Top of Page excerpt
Near the end of my first postdoctoral fellowship, however, I found my career in trouble, and wrote to Nambu asking if he thought I had a future in physics. He sent me a long reply, of which I reproduce here some extracts in the hope that it will be of interest to aspiring physicists.
I understand your question. To be a physicist is not easy, although it is not as hard as becoming a concert pianist, as a friend of mine who had given up music for physics once said. In the case of music, you have innate talent, or you don't, and that's that. Pursuit of physics is also an art, so it is still largely a matter of talent, but talent can have many shades. There is room for different styles. Furthermore, talent does not equal accomplishment. The latter is a more dynamical thing. You need self-confidence, but usually self-confidence and accomplishment bootstrap themselves.
When you are young, you tend to be more idealistic, ambitious, and impatient, just as I was myself. You would be satisfied with nothing short of solving the great problems of physics. But at the same time, you have nagging self-doubt, constantly gauging yourself against others. I experienced this acutely when I spent two years at the Institute for Advanced Study. I could not accomplish what I had wanted to. Everybody looked smarter than I, and I had a nervous breakdown. I thought I was the only poor guy who had the problem. Much later I found out from my old rivals that they had all gone through the same experience...
Bottom of Page excerpt
Top of Collected material
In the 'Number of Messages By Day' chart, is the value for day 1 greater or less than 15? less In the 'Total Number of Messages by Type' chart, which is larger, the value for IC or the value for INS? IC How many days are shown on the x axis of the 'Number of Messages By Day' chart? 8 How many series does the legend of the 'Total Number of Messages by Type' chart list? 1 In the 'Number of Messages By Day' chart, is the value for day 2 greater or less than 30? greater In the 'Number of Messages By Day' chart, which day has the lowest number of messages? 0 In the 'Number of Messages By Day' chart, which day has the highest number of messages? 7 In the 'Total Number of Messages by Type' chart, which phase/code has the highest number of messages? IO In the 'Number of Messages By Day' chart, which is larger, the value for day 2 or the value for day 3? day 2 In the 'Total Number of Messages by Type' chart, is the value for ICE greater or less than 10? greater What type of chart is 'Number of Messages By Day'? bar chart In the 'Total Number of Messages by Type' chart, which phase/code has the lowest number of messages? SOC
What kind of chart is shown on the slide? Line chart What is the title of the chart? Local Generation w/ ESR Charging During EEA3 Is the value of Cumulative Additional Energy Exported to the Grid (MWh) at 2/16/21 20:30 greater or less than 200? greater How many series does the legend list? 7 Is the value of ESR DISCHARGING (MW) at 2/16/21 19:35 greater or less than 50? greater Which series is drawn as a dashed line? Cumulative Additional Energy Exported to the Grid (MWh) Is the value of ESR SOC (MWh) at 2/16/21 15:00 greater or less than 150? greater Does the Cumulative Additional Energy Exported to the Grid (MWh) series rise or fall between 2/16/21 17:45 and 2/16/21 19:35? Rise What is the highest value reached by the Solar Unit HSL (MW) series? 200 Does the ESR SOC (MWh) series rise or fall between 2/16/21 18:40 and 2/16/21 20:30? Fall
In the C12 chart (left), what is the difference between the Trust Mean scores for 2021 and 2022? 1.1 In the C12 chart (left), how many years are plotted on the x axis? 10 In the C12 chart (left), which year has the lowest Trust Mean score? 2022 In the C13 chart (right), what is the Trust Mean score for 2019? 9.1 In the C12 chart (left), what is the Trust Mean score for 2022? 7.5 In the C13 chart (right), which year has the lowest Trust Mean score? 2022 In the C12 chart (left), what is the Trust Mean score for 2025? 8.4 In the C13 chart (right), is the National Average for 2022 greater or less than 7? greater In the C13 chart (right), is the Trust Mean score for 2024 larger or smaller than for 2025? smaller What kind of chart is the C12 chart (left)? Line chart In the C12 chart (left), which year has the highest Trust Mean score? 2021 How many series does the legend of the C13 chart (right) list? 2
Bottom of Collected material
* _Task prompt_:
Reproduce the excerpt about Nambu's letter of advice in full, word for word.

* _Answer section_:
Near the end of my first postdoctoral fellowship, however, I found my career in trouble, and wrote to Nambu asking if he thought I had a future in physics. He sent me a long reply, of which I reproduce here some extracts in the hope that it will be of interest to aspiring physicists.
I understand your question. To be a physicist is not easy, although it is not as hard as becoming a concert pianist, as a friend of mine who had given up music for physics once said. In the case of music, you have innate talent, or you don't, and that's that. Pursuit of physics is also an art, so it is still largely a matter of talent, but talent can have many shades. There is room for different styles. Furthermore, talent does not equal accomplishment. The latter is a more dynamical thing. You need self-confidence, but usually self-confidence and accomplishment bootstrap themselves.
When you are young, you tend to be more idealistic, ambitious, and impatient, just as I was myself. You would be satisfied with nothing short of solving the great problems of physics. But at the same time, you have nagging self-doubt, constantly gauging yourself against others. I experienced this acutely when I spent two years at the Institute for Advanced Study. I could not accomplish what I had wanted to. Everybody looked smarter than I, and I had a nervous breakdown. I thought I was the only poor guy who had the problem. Much later I found out from my old rivals that they had all gone through the same experience...